Web版 有鄰

462平成18年5月10日発行

誉田哲也と『ストロベリーナイト』 – 人と作品

女性警部補・姫川玲子が活躍する警察小説

誉田哲也
誉田哲也

殺人鬼『エフ』の謎に接近

今野敏著『隠蔽捜査』(新潮社)、佐々木譲著『制服捜査』(同)など、面白い警察小説が続々登場している。

警察小説の書き手で、若手でひときわ注目されているのが、誉田哲也さんだ。昨年暮れから今年にかけ、二人の女性巡査の物語『ジウ』(中央公論新社、夏刊行のⅢ巻で完結予定)、女性警部補・姫川玲子の物語『ストロベリーナイト』(光文社)を刊行し、好調に売れている。

『ストロベリーナイト』の主人公は、警視庁捜査一課に所属する29歳の主任警部補、姫川玲子。頭がよく、容姿を頼みに捜査することもあるやり手だが、内面の弱さも抱えている。葛飾区でみつかった異様な死体の捜査を始めた姫川は、殺人鬼『エフ』の謎に接近していく。

「男社会で必死に仕事をする女性刑事は、デキる男の刑事よりも格好良いと思う。育てていきたいキャラクターで、まず長編の単行本で、姫川を世に出したかった。『ストロベリーナイト』というタイトルがまず浮かび、それは何だ、殺人ショーだと、連想していった。最も興味があったのは惨い死体が続出するとんでもない事件に対して、ヒロインがどう関わり、精神的に乗り越えていくか。人の動きを書きたかった。」

姫川の周囲には、監察医の國奥、お調子者の井岡、不器用で実直な菊田ら、警察に勤める面々がいる。彼らと姫川の間に、微妙に艶っぽい“熱”がある。

「警察といえど個人の集まりですよね。吸血鬼小説を書いたとき、死体を扱う警察官の仕事に興味が出て、ノンフィクションを読み始めました。苦労話もあり、ルールが細分化された極めて厳格な組織で働いている人の姿がみえてきた。それで、警察小説を書きたくなりました。個人個人が、たまたま警察という組織に所属していて、個人の上に警察官という冠がついている状況を書きたい。一人ひとりの個性がバラバラであることの面白さを、会社組織に勤めている人が読んで、楽しんで共感してもらえるかと。」

姫川のシリーズは、続いていく計画。『小説宝石』では短編を発表している。すでに書かれた物語の中で浮かび上がったものの、未解決のままの問題は数多い。

「最初に國奥のキャラクターが浮かび、國奥が死体を検分している所に女が歩いてきて、『よお、姫』と呼びかけるイメージがあった。姫川誕生の端緒です。
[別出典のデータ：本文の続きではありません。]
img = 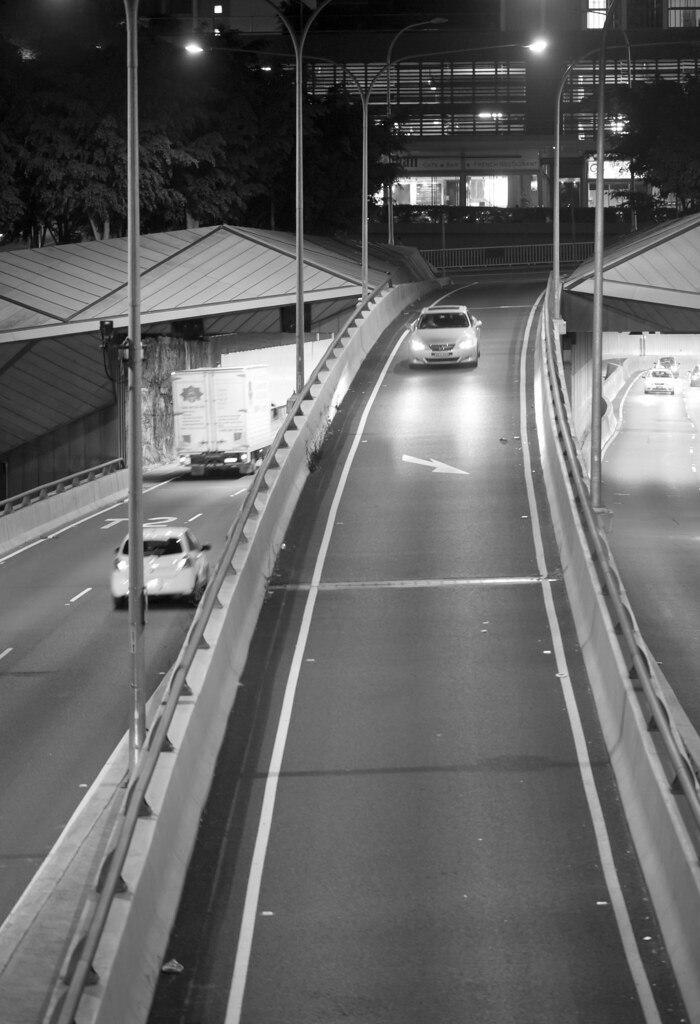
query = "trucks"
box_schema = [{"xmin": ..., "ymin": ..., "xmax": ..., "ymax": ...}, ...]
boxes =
[{"xmin": 170, "ymin": 364, "xmax": 289, "ymax": 477}]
浮かんでくるイメージから物語を作っていくうちに、キャラクターが自然に動き出す。そうなったら、僕は、僕が作った小説世界の箱庭をよくみて、そこで懸命に生きている姫川や菊田の動きを追って書いていきます。犯罪を解決していく彼らの動きを書きながら、人間が生きていくうえで大切なことは何か、それを少しでも示せればいい。人とは、世の中とはこうであるべきだと押しつけるより、人の動きをみて書いているうちに人の本質が浮かび上がってくる、そういう感じがいいですね。」

重いテーマを扱っても面白い小説を

昭和44年東京生まれ。会社員をしながらロックバンドを組んでいた。30歳になる頃、ネットで格闘技のリポートを担当し、文章を書く面白さに目覚めた。

「映像でリアルタイムに流したら1、2秒で終わってしまう最高の場面を、文章だったらそこだけ切り取って修飾したり、どんな右フックだったか解説したりできますよね。最高の場面について、読者の頭の中でイメージできるように脚色して書いたリポートに面白かったという反応があった。それで調子に乗りました。反応って大事。」

「作家になる。」と宣言して、バンドを解散した。2002年、『ダークサイド・エンジェル紅鈴 妖の華』でムー伝奇ノベル大賞優秀賞、’03年、『アクセス』でホラーサスペンス大賞特別賞。時代小説『吉原暗黒譚 狐面慕情』、青春小説『疾風ガール』など、警察小説に限らない娯楽作を発表している。

「小説でも、面白かったといってもらうのが一番嬉しい。僕は、どこに向かって書き、物語の最後に何がみえるのか自分の中では決めて書いています。ただ、ミステリーの場合、最後に何がみえるかはたいがいネタばれになるので、語れない。テーマを語れない、なんてつまらないヤツだ、ということになるんですが…。重いテーマを扱っても、面白い小説であることを目指しています。警察小説を軸に、エンターテインメントにこだわって書いていくつもりです。」

(青木千恵)

『ストロベリーナイト』・表紙

ストロベリーナイト
誉田哲也/光文社/1,600円+税

※「有鄰」462号本紙では5ページに掲載されています。